ABOUT THIS TASK => Restate the listing below word for word, pictures excluded.

PROVIDED INFORMATION =>
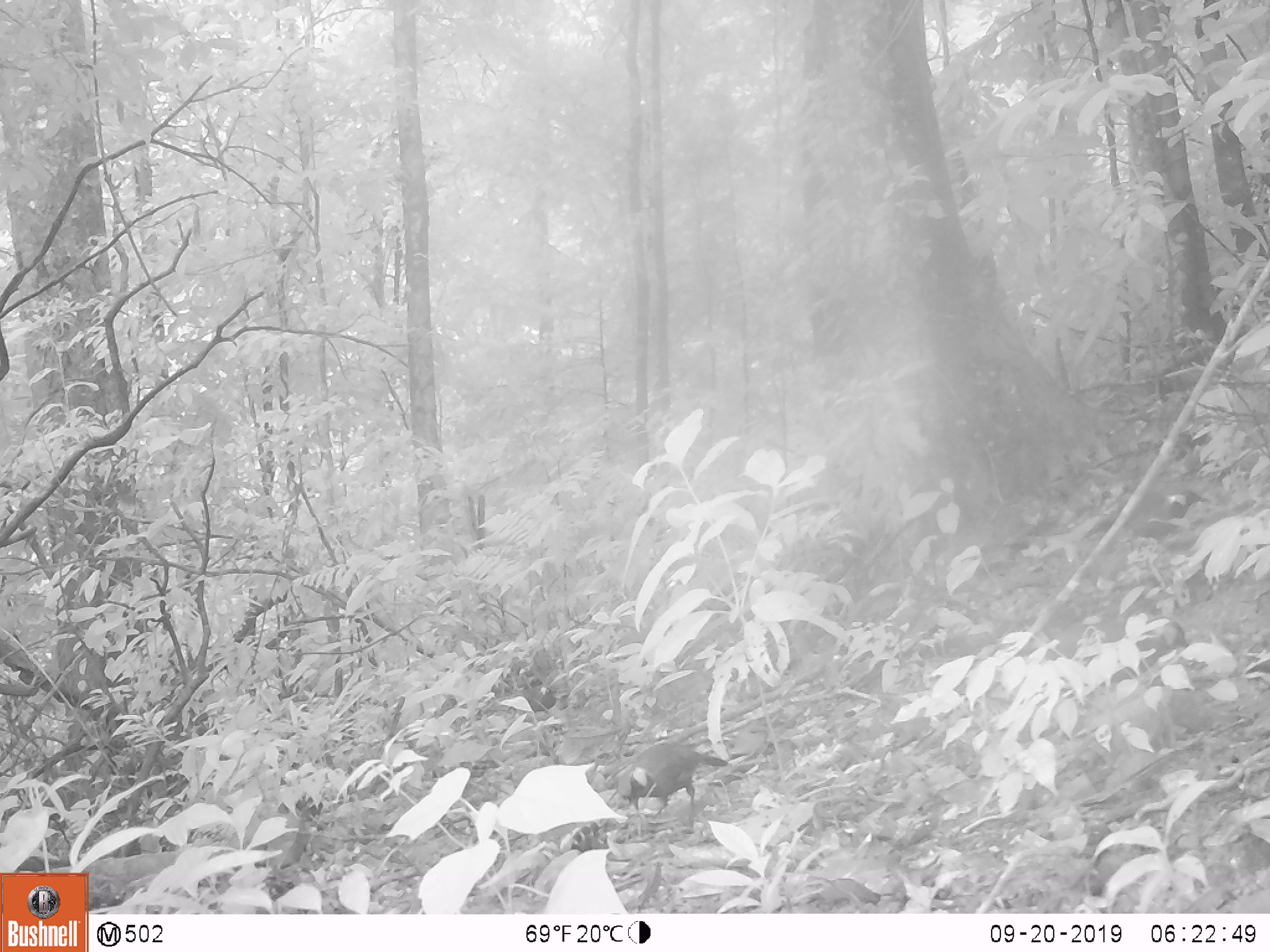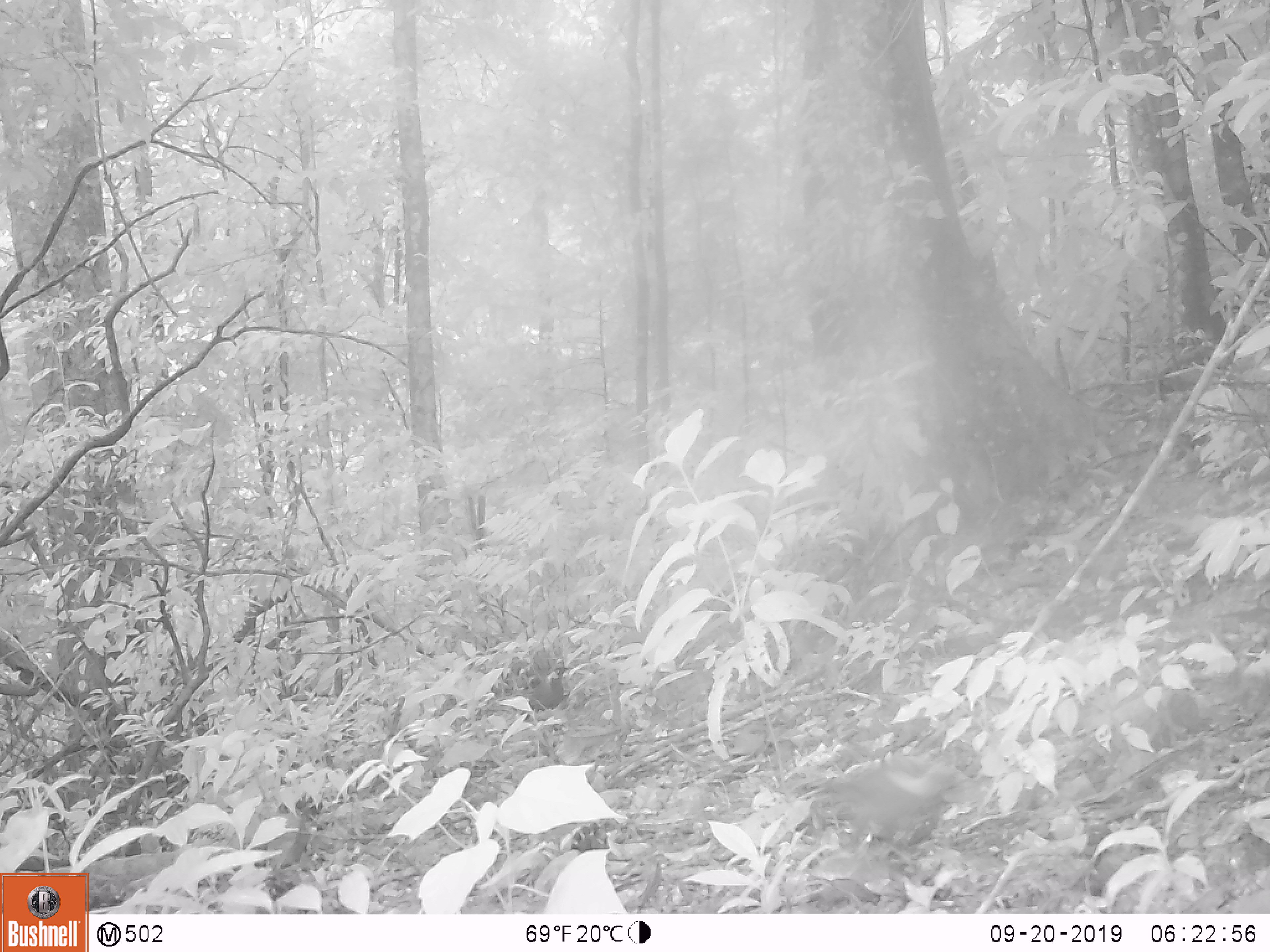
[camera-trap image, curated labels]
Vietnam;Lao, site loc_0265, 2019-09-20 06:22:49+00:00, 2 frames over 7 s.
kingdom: Animalia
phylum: Chordata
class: Aves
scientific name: Aves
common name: bird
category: unidentified bird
Unidentified bird (bird) (Aves). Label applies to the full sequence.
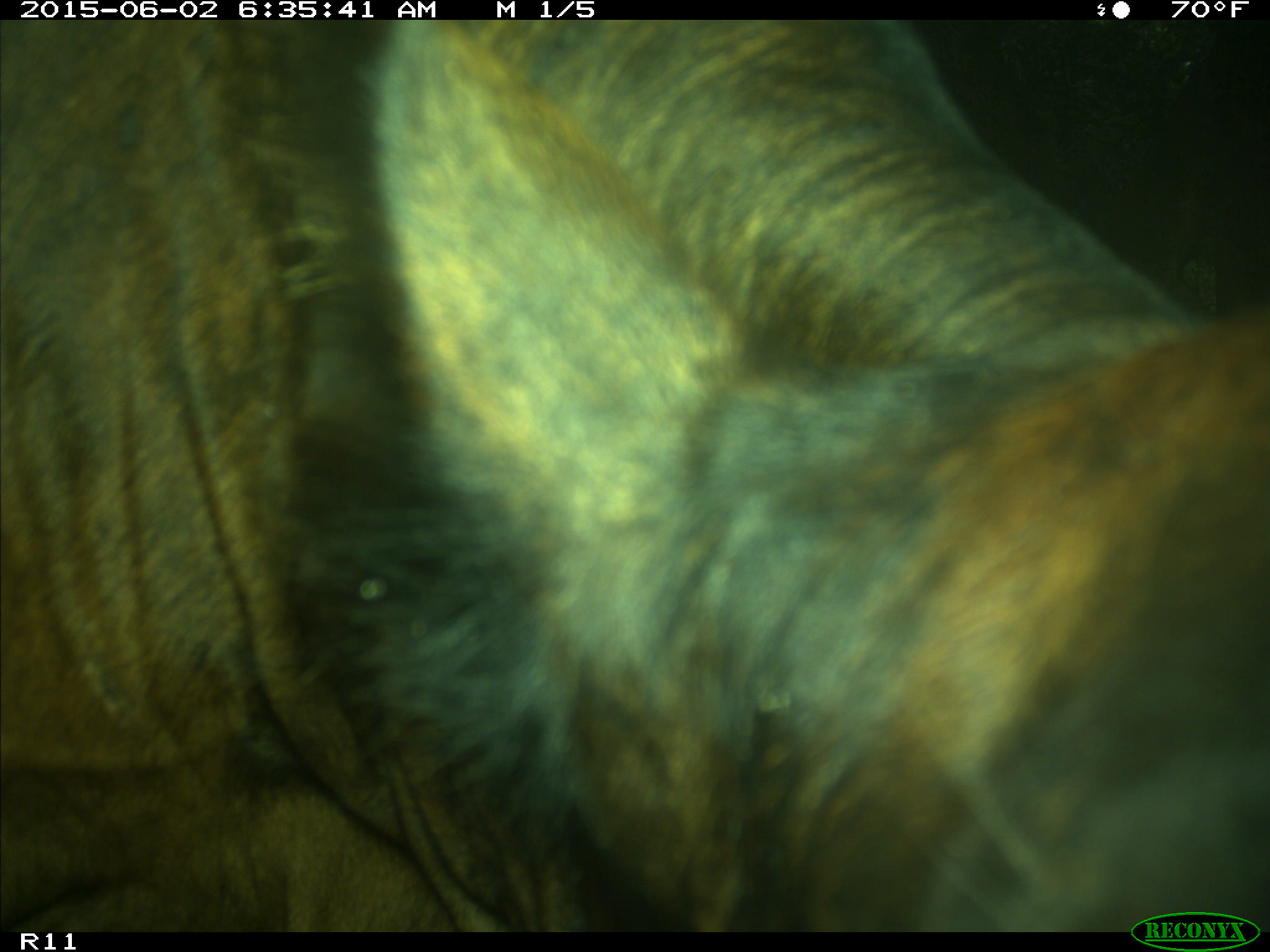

ANSWER =>
[camera-trap image, curated labels]
Vietnam;Lao, site loc_0265, 2019-09-20 06:22:49+00:00, 2 frames over 7 s.
kingdom: Animalia
phylum: Chordata
class: Aves
scientific name: Aves
common name: bird
category: unidentified bird
Unidentified bird (bird) (Aves). Label applies to the full sequence.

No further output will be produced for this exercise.